La actitud como factor determinante
Uno de los trabajos más completos al respecto fue liderado por la psicóloga Becca Levy, de la Escuela de Salud Pública de Yale. El estudio se extendió durante más de una década y contó con la participación de más de 11.000 personas con edades comprendidas entre los 50 y los 99 años. Su objetivo era medir cómo las actitudes hacia el envejecimiento saludable influían en la evolución de la salud a largo plazo.
Los resultados superaron todas las expectativas. Aquellos participantes con una visión optimista obtuvieron puntuaciones mucho más altas en pruebas de memoria, velocidad de desplazamiento y capacidades cognitivas. Más sorprendente aún fue constatar que casi la mitad del grupo mostró mejoras en estas habilidades conforme pasaban los años. Concretamente, el 44 % experimentó avances en su agilidad y funciones mentales durante un seguimiento promedio de ocho años.
Para evaluar las percepciones, los expertos plantearon afirmaciones como: “Cuanto más envejezco, más inútil me siento” o “Soy tan feliz ahora como cuando era más joven”. Según Levy, mantener una mentalidad positiva genera expectativas más sanas y motiva conductas que protegen el organismo.
Edad no es sinónimo de enfermedad
Otra conclusión fundamental es que cumplir años no equivale automáticamente a padecer patologías graves. El geriatra Velandai Srikanth, director del Centro Nacional para un Envejecimiento Saludable, lo resume con claridad: “La edad no es enfermedad; es solo el paso del tiempo”.

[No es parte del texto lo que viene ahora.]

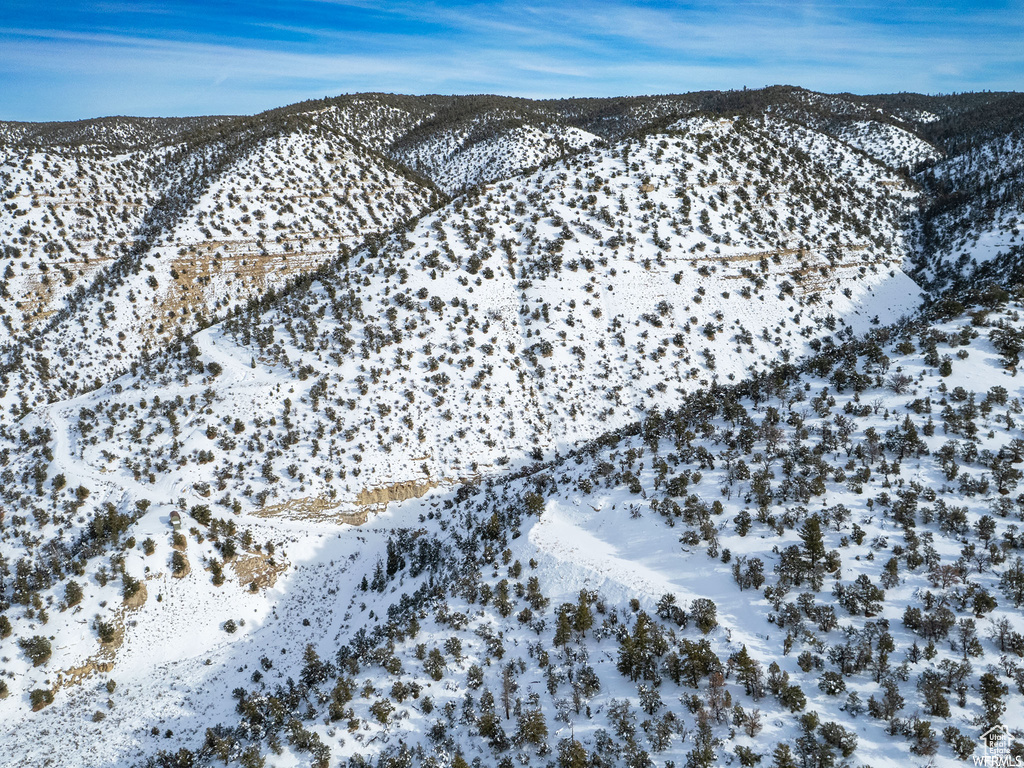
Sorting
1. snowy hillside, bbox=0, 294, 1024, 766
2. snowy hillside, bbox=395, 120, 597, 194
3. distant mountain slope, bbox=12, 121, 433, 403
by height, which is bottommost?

Con frecuencia, las personas asumen que cualquier dolor o limitación es consecuencia natural de la edad. Esta idea errónea impide buscar soluciones adecuadas. Por ejemplo, ante una molestia articular, se puede aceptar como algo inevitable o bien recurrir a tratamientos, ejercicios o cambios en la rutina que restauren el bienestar.

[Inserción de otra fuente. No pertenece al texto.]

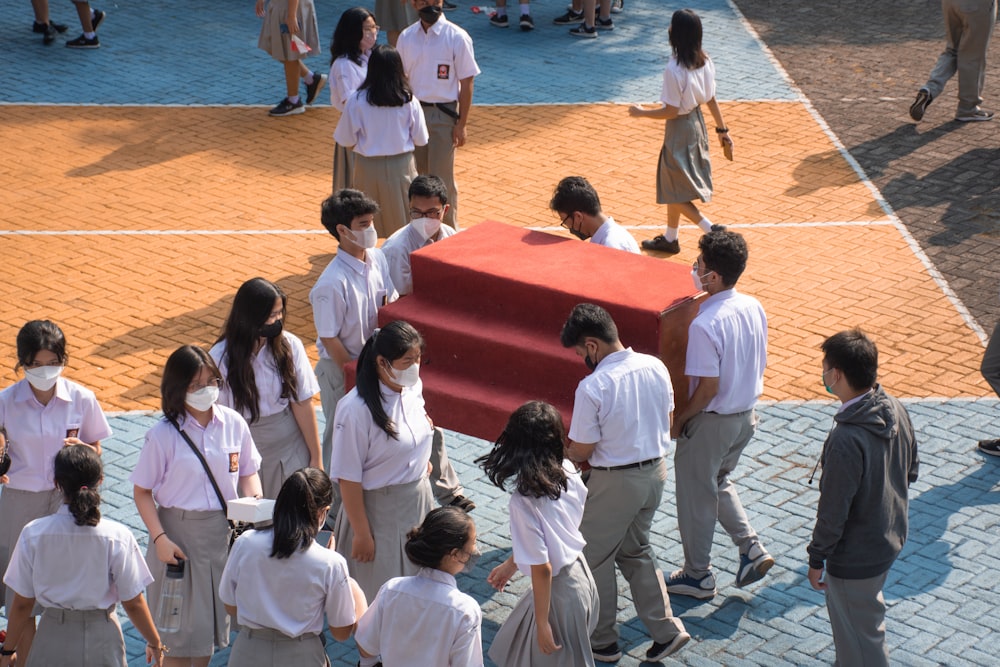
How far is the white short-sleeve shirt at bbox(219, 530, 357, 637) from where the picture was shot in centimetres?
519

Hábitos y entorno, aliados esenciales
Además de la mentalidad, existen otros pilares para transitar esta etapa con plenitud. La psiquiatra Julia Lappin indica que una actitud constructiva suele ir acompañada de rutinas beneficiosas. La actividad física constante, el estímulo intelectual y el mantenimiento de vínculos sociales son factores recurrentes en quienes logran un envejecimiento saludable.
Asimismo, el contexto juega un papel relevante. Convivir con personas mayores activas y dinámicas crea un efecto de motivación que favorece conservar la autonomía y la vitalidad.
Rompiendo barreras sociales
A pesar de la evidencia científica, el edadismo sigue siendo una barrera estructural en muchas sociedades. Srikanth relata que al cumplir 60 años le consultaron cuándo se retiraría, aun cuando estaba en su etapa más productiva. Estos prejuicios hacen que se subestimen capacidades que siguen evolucionando.
Lejos de la idea generalizada, la satisfacción vital puede aumentar con la madurez. El psiquiatra Brian Draper confirma que en Australia las tasas de depresión más bajas corresponden al grupo de 65 a 85 años. Incluso la jubilación suele asociarse con una mejora notable en la calidad de vida y el equilibrio personal.